Will care under hospice be terminated if my loved one is
still alive after six months?
Homestead Hospice follows
the Medicare Hospice Benefit, which allows re-certification after a six-month period based on the
patient continuing to meet hospice eligibility criteria. We will not terminate a patient’s
care based on time in the hospice program. That decision is made solely based upon
whether the patient is clinically appropriate to receive hospice care.
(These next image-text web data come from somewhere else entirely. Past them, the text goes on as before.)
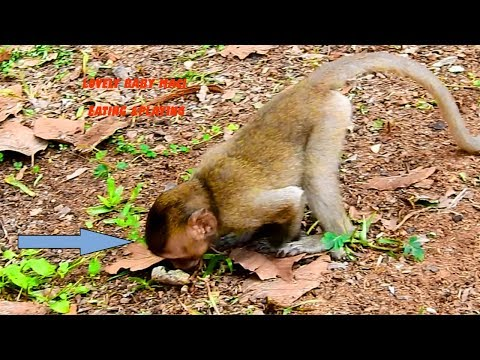 Funny Baby Monkey Maci Leaning On all Sleeping & Grooming, Baby Feed & Finding Herself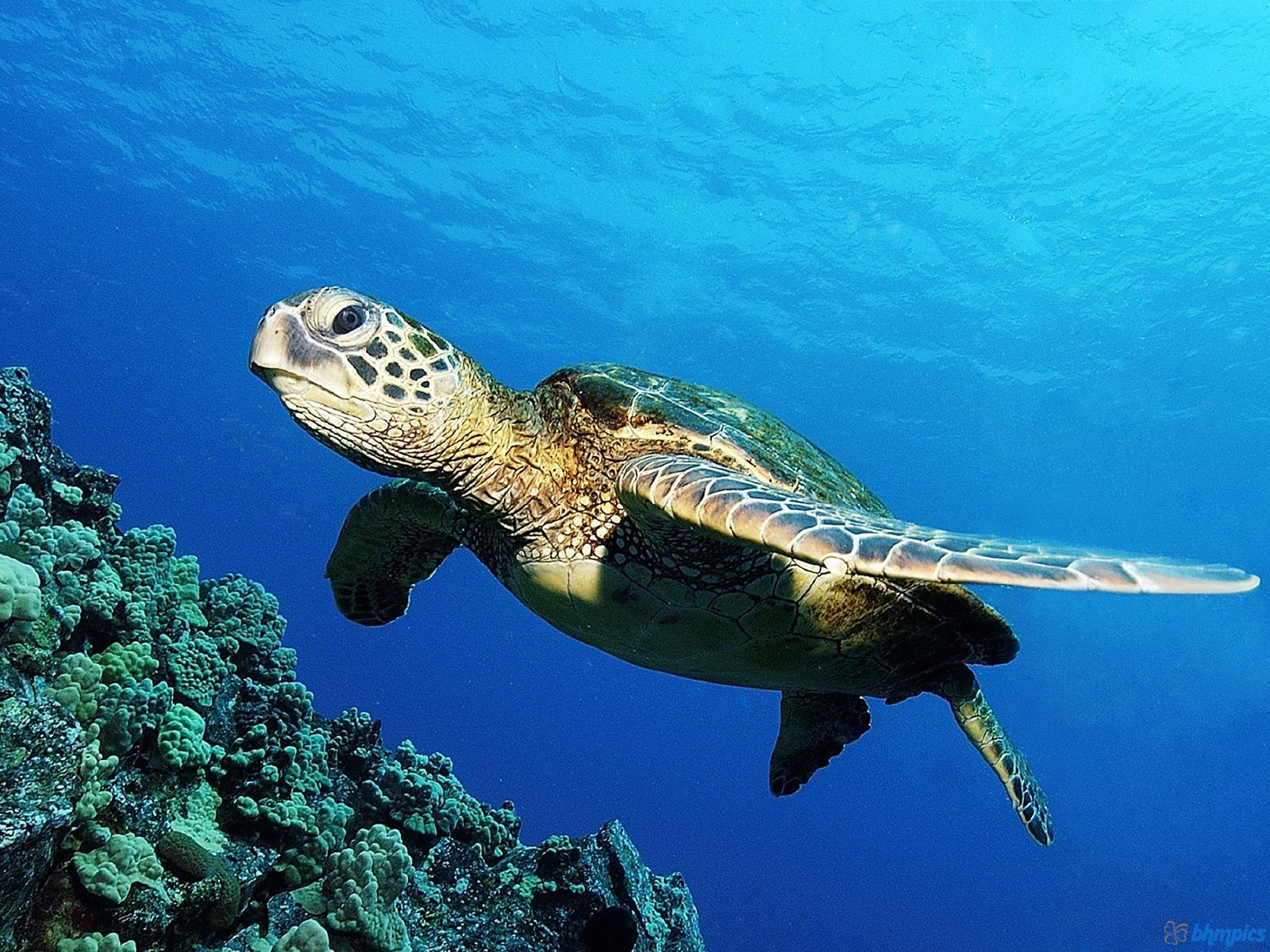 Sea Turtles Wallpaper Green Sea Turtle Wallpapers High Definition Quality Maui Reef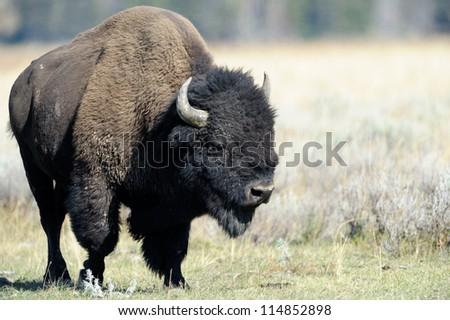 Buffalo at Yellowstone - stock photo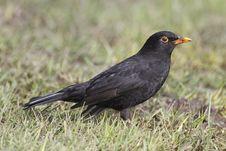 Free Common Black Bird Stock Images - 6114584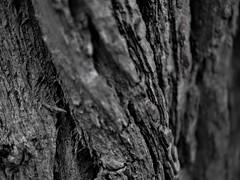 Tree Texture 2 (Uncle Papi Picanti) Tags: tree bark texture still life nature forest wood lumber olympus em10mkii em10markii lumix g25mmf17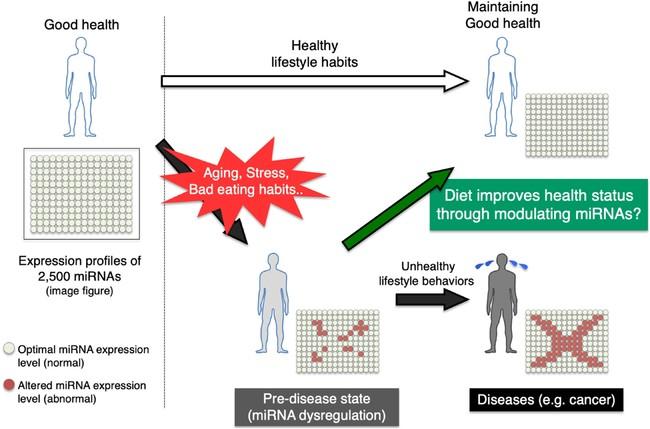 図解:健康状態とマイクロRNA発現パターンの関係性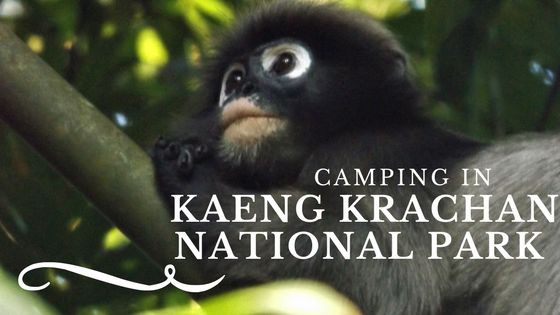 The second day of our trip to Kaeng Krachan national park, including how to visit it.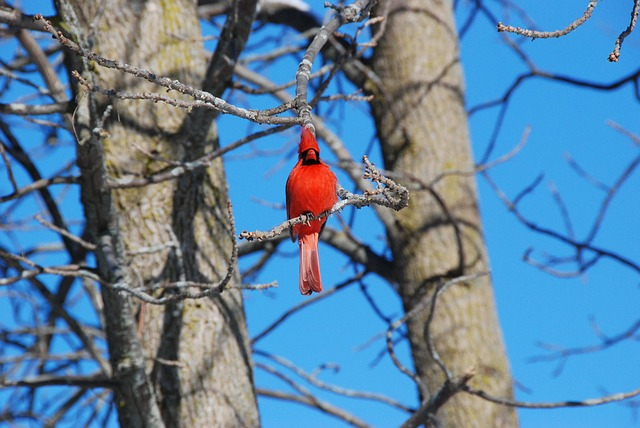 Free Photo Cardinal Red Tree Bird Nature Free Image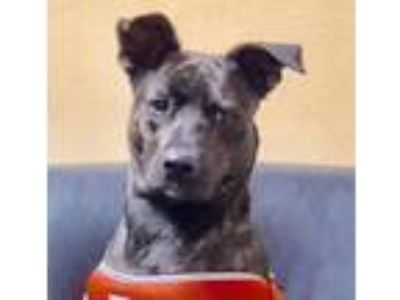 Adopt Sasha a Brindle Carolina Dog / Canaan Dog / Mixed dog in Miami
Can I expect regular in-person visits from the hospice
chaplain?
The Homestead Hospice
pastoral care staff includes six chaplains from varying religious backgrounds. The Chaplains visit each patient
based on the needs of that patient
and family. Typically, the chaplain will make one to two visits per month, but can visit more often if necessary or
requested.
Does the hospice program provide a volunteer to visit
patients or assist the family with errands?
Homestead Hospice &
Palliative Care has a dedicated Volunteer Coordinator for each office that is responsible for recruiting,
training, retaining and scheduling our volunteers. Our volunteers share our belief in the right of each
person to spend their final months in peace and comfort.
Hospice
volunteers are generally available to provide different types of support to patients and their loved ones
including running errands, preparing light meals, staying with a patient to give family members a break, and
lending emotional support and companionship to patients and family members. Because hospice volunteers spend time
in patients’ and families’ homes, each hospice program generally has some type of application and interview
process to assure the person is right for this type of volunteer work. Homestead Hospice & Palliative Care volunteers go
through an extensive training program. Areas covered by these
training programs often include understanding hospice, confidentiality, working with families, listening
skills, signs and symptoms of approaching death, loss and grief and bereavement support.
To volunteer or to learn
more about the Homestead Hospice Volunteer Program,
click here.
Can the hospice program still manage my care or that of my
family member if I need to go to the hospital?
Under hospice care, the
patient may be hospitalized to control heightened symptoms. If the patient chooses a hospital that the
hospice is contracted with, they can stay on service with that hospital. Or, they can go to a hospital of
their choice and revoke hospice while they are in the hospital. The hospice can be re-elected after
discharge from the hospital.
How inclusive is the program of bereavement
care?
The bereavement
counselors who specialize in grief therapy are available to our families for up to 13 months after the loss of a loved
one. They offer a comprehensive program of individual counseling, support groups, workshops, and letter
programs at no cost to family members. In addition, Homestead Hospice, through it’s HOPE Foundation, offers
an annual Bereavement camp for families. For
more information on CampMonarch,
click here.
Does the hospice have an on-going program to monitor the
quality of care provided to its patients?
At Homestead Hospice
& Palliative Care, quality is our main focus. That is why we chose to go through Joint
Commission “deemed status” accreditation. When accredited, the hospice has in place several measures of
quality care. One example of such measure is the Family Satisfaction Survey, sent to the primary care giver
approximately one month after the patient’s death. That survey helps us determine -- among other factors --
our rate of success in managing the patient’s pain and discomforting symptoms, educating the family members
in the care of their patient, and preparing the family emotionally for the death of their patient. Another
measure is a survey completed by family members in the bereavement program. That survey helps us determine
how well we have helped family members cope with their loss after the patient's death.